Geen vrees
Johannes 20:12
„En zag twee engelen in witte kleding zitten, een aan het hoofd en een aan de voeten, waar het lichaam van Jezus gelegen had.”
Als Jezus komt in een duister, onrein graf, dan wordt het daardoor even later een verblijfplaats van heilige engelen. Zo ook als Hij met Zijn Geest en Zijn genade inkomt in het duistere en onreine graf van een vuil zondaarshart; even later maakt Hij dat rein en tot een woonstede Gods in de Geest (Efeze 2:22).
Daarom is er nu geen reden meer dat de arme gelovigen langer voor de dood en het graf zouden vrezen, want Jezus heeft nu het graf van alle verschrikkelijkheid en alle smet der zonder geheel voor hen gereinigd, dat zelfs de vlekkeloze engelen in het graf zijn gaan wonen. Hierdoor zijn de graven nu geworden zeer aangename en liefelijke rustplaatsen voor de dode lichamen van Gods volk, daar ook zelfs de heilige engelen niet nalaten er te verkeren.

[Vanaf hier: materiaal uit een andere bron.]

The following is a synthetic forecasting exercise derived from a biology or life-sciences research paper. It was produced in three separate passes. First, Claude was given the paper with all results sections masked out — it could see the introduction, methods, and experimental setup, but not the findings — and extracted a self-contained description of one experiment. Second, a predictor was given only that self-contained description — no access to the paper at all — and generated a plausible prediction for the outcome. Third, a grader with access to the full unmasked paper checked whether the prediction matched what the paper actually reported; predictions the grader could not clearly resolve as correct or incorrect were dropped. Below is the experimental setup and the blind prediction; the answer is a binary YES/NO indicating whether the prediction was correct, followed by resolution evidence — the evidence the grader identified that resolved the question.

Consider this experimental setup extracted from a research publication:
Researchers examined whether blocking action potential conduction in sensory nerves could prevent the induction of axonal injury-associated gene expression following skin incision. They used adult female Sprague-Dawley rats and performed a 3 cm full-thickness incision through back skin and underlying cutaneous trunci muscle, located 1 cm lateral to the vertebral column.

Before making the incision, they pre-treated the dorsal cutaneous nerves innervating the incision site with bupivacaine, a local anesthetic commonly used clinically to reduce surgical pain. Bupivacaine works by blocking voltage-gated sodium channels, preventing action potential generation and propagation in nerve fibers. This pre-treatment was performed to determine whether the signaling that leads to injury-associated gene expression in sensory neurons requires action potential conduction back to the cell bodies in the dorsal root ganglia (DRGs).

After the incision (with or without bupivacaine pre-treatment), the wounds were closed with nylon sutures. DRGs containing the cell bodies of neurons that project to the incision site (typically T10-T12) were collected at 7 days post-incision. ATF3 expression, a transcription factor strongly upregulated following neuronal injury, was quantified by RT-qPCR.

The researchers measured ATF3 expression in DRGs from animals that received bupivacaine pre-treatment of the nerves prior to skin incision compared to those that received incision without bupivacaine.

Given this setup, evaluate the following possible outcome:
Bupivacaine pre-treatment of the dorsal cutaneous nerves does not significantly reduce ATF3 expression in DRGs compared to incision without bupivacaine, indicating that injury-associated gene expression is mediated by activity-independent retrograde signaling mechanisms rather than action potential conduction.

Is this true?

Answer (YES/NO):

Men mag nu van hen zeggen (Jesaja 57:2): „De rechtvaardige, zal ingaan in de vrede. Zij zullen rusten op hun slaapstede, een iegelijk die in zijn oprechtheid gewandeld heeft.”
Toen Jezus dood was, bewaakten Zijn vijanden het graf, maar nu Hij leeft, bewaken de heilige engelen dezelfde plaats. Zo verandert Jezus het graf!